EXPLORE THE MATERIAL
a: Answer these from the Death Star discussion, one per line:
(i) How long does the comment beginning "My main takeaway" say the thing was underwater?
(ii) Who is cited as saying the station's defenses were designed against a large-scale assault?
(iii) Where was the thermal exhaust port situated?
b: Extend the Death Star discussion from its final line.

Hmmm, I don't know, that door looks a little thick to be just a covering. But I guess if I wanna really nitpick I would be more concerned with how that thing was working at all after being submerged for 10+ years.............
My main takeaway from that shot of the door getting pulled off is that it's waaaay too thick to be a starfighter hull panel. And, since we're nitpicking, it was underwater for maybe a year or two.
I agree plot hole is a bad choice of words, but rather the idea we were left believing that those who built the Death Star, this incredibly complex and sophisticated space station, did not conceive that two torpedos in an exhaust port could destroy it.
The thermal exhaust port wasn't an oversight, but a design necessity that was deemed well enough protected, being at the end of a narrow trench under heavy enough shielding that nothing could penetrate except capital ship weaponry that the station's turbolaser towers could repel. As General Dodonna said, the station's defenses were designed against a large-scale assault. Pre-Rogue-One, Imperial engineers never expected a small snubfighter to physically penetrate the trench's shielding at the extreme far end from the port where they were weakest and survive all the laserfire from the turrets
in the trench.
and manage to hit a target that small.

DATASET CONTENT

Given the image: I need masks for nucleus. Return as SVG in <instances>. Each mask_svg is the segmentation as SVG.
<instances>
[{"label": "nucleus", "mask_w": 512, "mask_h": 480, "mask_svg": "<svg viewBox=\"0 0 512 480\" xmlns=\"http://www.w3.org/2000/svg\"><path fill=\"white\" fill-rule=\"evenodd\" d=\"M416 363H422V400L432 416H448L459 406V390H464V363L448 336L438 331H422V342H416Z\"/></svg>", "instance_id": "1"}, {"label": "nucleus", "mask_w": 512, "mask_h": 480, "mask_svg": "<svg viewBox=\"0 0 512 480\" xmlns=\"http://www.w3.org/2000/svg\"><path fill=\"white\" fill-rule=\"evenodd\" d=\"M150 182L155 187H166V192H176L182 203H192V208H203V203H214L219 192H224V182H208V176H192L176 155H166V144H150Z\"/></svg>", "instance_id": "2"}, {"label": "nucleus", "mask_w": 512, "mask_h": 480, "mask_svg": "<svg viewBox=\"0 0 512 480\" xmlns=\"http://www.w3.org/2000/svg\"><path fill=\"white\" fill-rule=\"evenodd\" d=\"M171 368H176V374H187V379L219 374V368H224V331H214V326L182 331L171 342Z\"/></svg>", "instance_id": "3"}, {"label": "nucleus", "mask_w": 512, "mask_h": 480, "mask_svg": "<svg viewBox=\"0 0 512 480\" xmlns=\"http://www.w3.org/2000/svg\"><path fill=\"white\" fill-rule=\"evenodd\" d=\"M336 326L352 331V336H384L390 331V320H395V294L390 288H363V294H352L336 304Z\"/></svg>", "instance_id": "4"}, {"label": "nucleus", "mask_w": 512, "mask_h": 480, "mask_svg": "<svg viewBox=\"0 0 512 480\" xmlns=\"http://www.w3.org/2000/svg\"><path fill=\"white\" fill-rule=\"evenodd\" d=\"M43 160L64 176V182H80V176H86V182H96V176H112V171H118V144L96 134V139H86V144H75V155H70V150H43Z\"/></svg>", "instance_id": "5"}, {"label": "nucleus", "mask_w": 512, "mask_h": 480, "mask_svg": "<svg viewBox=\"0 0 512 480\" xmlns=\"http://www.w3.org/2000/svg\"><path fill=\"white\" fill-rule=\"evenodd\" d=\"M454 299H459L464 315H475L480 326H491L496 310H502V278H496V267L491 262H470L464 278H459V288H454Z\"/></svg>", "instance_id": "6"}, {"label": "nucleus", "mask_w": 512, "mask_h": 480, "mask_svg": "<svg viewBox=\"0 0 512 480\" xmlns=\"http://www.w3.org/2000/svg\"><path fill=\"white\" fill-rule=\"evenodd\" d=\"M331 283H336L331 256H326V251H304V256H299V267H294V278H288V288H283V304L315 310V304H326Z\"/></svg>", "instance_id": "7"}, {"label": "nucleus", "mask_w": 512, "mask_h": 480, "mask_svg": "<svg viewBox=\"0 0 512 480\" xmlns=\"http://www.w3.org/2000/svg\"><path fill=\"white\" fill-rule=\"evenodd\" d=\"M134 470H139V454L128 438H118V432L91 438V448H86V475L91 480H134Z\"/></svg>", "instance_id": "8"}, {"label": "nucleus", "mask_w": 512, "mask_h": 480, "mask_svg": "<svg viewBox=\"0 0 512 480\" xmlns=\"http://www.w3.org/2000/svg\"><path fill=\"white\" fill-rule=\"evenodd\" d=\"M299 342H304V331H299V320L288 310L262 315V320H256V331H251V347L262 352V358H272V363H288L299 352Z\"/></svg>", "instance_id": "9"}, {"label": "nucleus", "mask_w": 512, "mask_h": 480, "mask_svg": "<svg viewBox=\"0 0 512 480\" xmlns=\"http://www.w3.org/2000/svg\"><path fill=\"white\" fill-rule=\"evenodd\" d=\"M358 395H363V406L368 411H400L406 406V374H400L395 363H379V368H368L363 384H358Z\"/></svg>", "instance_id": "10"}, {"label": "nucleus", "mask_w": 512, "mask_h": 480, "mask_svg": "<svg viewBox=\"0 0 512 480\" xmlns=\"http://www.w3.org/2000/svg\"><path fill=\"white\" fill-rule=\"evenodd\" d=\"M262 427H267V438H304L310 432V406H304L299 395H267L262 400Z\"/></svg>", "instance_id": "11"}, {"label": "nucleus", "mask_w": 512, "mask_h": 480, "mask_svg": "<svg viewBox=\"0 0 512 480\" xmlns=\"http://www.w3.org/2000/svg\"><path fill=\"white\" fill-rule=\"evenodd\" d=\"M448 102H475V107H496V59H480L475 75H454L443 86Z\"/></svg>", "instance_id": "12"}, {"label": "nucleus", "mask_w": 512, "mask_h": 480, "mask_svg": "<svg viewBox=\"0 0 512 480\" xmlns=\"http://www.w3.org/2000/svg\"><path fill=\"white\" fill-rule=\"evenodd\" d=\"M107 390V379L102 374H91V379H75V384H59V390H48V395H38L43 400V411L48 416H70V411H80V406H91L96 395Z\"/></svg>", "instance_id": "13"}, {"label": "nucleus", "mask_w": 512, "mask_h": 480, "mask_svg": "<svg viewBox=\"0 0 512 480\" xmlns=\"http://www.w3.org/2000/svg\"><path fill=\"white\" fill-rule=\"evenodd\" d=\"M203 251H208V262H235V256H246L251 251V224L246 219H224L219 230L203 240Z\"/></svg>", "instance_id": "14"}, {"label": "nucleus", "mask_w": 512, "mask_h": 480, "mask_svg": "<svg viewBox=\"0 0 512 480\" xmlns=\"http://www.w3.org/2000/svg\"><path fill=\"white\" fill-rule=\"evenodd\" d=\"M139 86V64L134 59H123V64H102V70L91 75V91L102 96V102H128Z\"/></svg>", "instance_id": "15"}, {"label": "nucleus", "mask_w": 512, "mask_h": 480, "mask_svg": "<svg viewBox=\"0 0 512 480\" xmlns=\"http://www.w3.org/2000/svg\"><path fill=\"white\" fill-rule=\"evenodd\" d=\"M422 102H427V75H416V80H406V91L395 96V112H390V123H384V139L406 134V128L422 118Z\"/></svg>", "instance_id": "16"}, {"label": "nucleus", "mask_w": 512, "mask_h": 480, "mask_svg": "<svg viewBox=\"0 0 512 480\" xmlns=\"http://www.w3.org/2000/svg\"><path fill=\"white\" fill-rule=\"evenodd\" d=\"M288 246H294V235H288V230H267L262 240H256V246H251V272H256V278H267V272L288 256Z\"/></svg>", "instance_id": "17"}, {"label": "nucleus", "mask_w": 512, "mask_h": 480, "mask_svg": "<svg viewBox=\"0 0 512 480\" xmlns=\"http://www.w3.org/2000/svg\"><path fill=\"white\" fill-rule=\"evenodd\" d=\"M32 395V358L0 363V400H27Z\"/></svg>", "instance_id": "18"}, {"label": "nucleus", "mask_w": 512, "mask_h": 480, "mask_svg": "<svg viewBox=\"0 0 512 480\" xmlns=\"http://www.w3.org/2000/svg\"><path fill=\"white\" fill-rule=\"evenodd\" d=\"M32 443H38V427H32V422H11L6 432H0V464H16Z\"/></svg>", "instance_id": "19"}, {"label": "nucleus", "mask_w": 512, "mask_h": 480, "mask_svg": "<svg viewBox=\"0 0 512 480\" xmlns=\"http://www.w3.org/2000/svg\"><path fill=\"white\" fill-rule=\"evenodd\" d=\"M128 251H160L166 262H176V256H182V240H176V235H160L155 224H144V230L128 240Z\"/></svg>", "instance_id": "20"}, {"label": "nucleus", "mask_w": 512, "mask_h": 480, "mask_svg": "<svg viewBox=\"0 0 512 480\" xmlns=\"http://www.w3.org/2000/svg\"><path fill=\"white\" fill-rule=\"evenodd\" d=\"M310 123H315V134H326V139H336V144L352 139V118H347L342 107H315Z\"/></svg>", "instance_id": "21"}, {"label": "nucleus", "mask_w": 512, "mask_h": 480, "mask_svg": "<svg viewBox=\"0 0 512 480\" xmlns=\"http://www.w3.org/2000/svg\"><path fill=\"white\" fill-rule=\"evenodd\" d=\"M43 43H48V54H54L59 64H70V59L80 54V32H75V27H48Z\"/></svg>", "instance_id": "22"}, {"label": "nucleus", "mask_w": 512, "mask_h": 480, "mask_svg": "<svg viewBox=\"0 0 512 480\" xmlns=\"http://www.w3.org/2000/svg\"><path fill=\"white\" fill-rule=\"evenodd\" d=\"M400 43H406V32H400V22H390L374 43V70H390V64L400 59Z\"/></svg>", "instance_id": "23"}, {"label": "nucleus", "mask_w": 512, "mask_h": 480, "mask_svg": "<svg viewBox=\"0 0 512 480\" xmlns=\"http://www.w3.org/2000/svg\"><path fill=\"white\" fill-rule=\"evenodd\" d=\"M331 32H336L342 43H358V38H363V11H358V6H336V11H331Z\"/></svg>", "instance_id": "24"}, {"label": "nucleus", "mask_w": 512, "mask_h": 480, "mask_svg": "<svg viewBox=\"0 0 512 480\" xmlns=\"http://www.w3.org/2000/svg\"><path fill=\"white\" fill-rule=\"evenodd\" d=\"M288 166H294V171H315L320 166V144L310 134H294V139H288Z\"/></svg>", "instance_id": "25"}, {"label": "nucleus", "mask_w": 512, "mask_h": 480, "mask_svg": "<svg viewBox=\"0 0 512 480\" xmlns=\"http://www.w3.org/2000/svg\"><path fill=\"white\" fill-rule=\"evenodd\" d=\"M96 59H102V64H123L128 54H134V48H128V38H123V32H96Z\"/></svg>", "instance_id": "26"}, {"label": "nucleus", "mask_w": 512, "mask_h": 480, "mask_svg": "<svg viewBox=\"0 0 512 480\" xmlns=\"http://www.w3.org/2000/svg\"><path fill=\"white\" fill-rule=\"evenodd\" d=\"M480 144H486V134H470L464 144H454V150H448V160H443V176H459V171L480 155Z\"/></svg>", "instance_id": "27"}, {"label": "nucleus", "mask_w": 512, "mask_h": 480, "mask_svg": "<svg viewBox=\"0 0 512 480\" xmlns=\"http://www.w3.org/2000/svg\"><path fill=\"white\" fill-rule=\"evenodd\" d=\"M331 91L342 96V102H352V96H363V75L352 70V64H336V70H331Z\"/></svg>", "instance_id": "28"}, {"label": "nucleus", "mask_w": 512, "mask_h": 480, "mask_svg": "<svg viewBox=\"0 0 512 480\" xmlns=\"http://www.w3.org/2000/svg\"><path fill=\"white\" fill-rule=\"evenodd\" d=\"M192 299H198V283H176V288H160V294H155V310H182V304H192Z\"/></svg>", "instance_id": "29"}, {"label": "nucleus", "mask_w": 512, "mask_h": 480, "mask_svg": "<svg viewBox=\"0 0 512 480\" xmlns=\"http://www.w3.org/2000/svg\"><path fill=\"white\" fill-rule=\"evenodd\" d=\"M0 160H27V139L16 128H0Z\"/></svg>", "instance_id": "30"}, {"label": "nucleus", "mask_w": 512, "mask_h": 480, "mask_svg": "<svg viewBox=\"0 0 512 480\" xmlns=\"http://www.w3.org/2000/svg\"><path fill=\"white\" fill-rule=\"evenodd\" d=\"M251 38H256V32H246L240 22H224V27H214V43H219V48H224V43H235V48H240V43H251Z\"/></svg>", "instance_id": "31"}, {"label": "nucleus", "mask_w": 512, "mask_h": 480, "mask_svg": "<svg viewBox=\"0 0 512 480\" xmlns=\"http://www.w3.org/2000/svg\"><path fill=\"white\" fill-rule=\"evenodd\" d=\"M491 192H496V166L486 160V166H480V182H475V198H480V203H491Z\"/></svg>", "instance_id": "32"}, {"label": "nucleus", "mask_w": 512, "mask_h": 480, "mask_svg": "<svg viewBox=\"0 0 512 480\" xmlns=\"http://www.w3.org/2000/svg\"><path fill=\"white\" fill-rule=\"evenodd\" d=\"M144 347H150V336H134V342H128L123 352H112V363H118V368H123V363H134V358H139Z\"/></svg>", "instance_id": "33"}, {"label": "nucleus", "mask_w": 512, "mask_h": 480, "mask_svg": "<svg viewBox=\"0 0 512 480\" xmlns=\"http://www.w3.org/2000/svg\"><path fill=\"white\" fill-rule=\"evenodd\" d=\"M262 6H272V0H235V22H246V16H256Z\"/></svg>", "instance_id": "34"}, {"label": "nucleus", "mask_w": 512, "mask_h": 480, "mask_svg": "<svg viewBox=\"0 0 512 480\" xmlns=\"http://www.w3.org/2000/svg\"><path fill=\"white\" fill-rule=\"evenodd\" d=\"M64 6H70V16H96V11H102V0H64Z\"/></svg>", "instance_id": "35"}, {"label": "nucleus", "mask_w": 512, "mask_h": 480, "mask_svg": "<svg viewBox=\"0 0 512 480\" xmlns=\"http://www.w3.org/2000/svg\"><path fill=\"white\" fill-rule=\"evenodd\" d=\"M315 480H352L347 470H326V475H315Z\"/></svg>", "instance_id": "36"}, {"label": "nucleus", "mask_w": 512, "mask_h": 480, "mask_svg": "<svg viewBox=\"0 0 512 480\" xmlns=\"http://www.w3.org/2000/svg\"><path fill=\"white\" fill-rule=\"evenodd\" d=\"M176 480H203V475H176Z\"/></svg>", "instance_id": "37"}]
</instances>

RESPONSES BY TASK
a:
(i) Maybe a year or two.
(ii) General Dodonna.
(iii) At the end of a narrow trench.

b:
And, per the movie, they would've been right, if not for the Force and Plot Armor. The first run was taken out without them firing a shot. The second run managed to get the shot off, but it missed. The third run would've been a repeat of the first had not Han grown a conscience (or acquiensced to badgering from his copilot) and distracted Vader right before he piffed Luke. I think Han was estimating low when he called the shot one in a million. By rights, it shouldn't have worked.
It would have been more interesting if they joined him to help defeat Palpatine.
That I'd have loved. Their whole thing was that they'd started out as a Vader cult, so the scion of Vader would, I feel, demand their loyalty more than the Corpse Emperor.
Interesting subject I’ve been bring up but keep forgetting.. but now that we have the trilogy as a whole...
What are your guys opinions on the use of Flashback scenes in this trilogy?
I feel like the visual storytelling of everything that followed Star Wars and Empire should have maintained. We don't see flashbacks or visions, except in extreme circumstances like the Dagobah cave.